IChildren's Medical Center, Pediatrics Center of Excellence, Tehran University of Medical Sciences, Tehran, Iran
IIMolecular Immunology Research Center, Tehran University of Medical Sciences, Tehran, Iran
IIIChildren's Medical Center, Pediatrics Center of Excellence, Tehran University of Medical Sciences, Tehran, Iran
IVChildren's Medical Center, Pediatrics Center of Excellence, Tehran University of Medical Sciences, Tehran, Iran
VChildren's Medical Center, Pediatrics Center of Excellence, Tehran University of Medical Sciences, Tehran, Iran. Research Center for Immunodeficiencies, Tehran University of Medical Sciences, Tehran, Iran
Dear Editor,
Chronic granulomatous disease (CGD) is one of the most common genetic disorders of phagocytic functions, resulting from defective generation of the respiratory burst in human.1,2 Herein is described the case of a patient who was referred to this center with tuberculous meningitis (TBM), where upon further investigation during the course of disease confirmed the underlying diagnosis of CGD.
A 3 year-old girl was admitted to a general hospital in Western Iran due to persistent fever and chills that had lasted for three weeks. After an initial diagnosis of fever of unknown origin (FUO), laboratory testing was performed (Table 1) . Erythrocyte sedimentation rate (ESR) and C-reactive protein (CRP) were both elevated. Hepatic enzymes were slightly increased. The patient had hypochromic microcytic anemia (Hb = 10 g/dL, MCV = 69, MCH = 22.9, reticulocyte = 1.8%). Chest X-ray revealed two calcified lymph nodes in the right axillary region, ipsilateral to the site of the bacillus Calmette-Guérin (BCG) vaccination.
Broad-spectrum antibiotics, such as vancomycin and ceftriaxone, were administered. However, the patient developed headache and vomiting. Following atonic seizures, she was moved to the intensive care unit (ICU). Phenobarbital and phenytoin were given to the patient. Lumbar puncture (LP) was performed due to suspicion of meningitis. Cerebrospinal fluid (CSF) examination revealed pleocytosis with predominance of polymorphonuclears (PMNs) (Table 1), while the presence of two acid-fast bacilli was reported in the CSF. Four drugs were added to the treatment protocol: isoniazid, rifampin, pyrazinamide, and ethambutol.

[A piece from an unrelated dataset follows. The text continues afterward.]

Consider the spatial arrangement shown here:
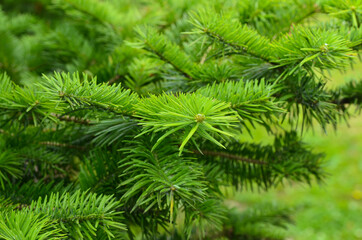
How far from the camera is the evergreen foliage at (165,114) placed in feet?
1.53

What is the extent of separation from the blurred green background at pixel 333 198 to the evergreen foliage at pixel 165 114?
4.84 feet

Due to persistent vomiting, fever, deterioration of the health status, and non-compliance of the patient with the treatment, the patient was referred to the Children's Medical Center, Pediatrics Center of Excellence, in Tehran, Iran. The laboratory tests were repeated, and a new LP was performed, which revealed lymphocytic pleocytosis with presence of three acid-fast bacilli (Table 1). The protein and glucose pro files of the CSF were consistent with TBM. Regarding the LP, anti-tuberculosis (anti-TB) agents were given to the patient with the addition of streptomycin instead of pyrazinamide, and vancomycin and ceftriaxone were discontinued. Computed tomography (CT) scan showed a mild ventriculomegaly; obstructive hydrocephaly due to the TBM was suggested based on these findings. Dexamethason and acetazolamide were given to reduce the meningeal inflammation.

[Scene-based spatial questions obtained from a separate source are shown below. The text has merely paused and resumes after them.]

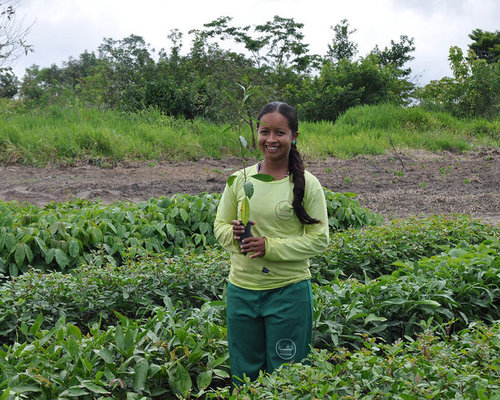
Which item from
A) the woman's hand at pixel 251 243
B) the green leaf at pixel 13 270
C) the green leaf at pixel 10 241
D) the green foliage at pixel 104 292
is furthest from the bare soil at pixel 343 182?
the woman's hand at pixel 251 243

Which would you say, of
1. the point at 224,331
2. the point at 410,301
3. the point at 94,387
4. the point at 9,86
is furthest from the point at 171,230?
the point at 9,86

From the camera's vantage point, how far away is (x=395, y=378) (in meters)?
2.04

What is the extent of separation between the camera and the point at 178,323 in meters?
2.82

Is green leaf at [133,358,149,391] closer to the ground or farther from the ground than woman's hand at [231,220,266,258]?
closer to the ground

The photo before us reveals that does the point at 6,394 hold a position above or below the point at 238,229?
below

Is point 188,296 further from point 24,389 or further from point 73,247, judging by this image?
point 24,389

Due to the suspicion of immunodeficiency, immunologic laboratory tests were performed. Immunoglubins and complement, anti-tetanus and anti-diphtheria seroprotection titers, and B-and T-cell enumeration were all in normal range. The phagocytic cell function was tested with a nitrobluetetrazolium (NBT) slide test, which was defective. NBT was repeated and flow cytometric dihydrorhodamine 123 (DHR) assay was also performed, and the results were compatible with the diagnosis of CGD. Then, the patient was treated with interferon-γ as well as co-trimoxazole and itraconazole as prophylactic antibiotics and antifungals. After five days, symptoms including fever improved, except for headache and vomiting. Due to consistent headache, a ventriculoperitoneal shunting was performed, resulting in dramatically improvement of headache and vomiting. After three days, fever and all of the symptoms improved; the patient was discharged with good condition. Anti-TB drugs were continued for nine months, while the patient was prescribed INF-γ and prophylactic antifungals and antibiotics.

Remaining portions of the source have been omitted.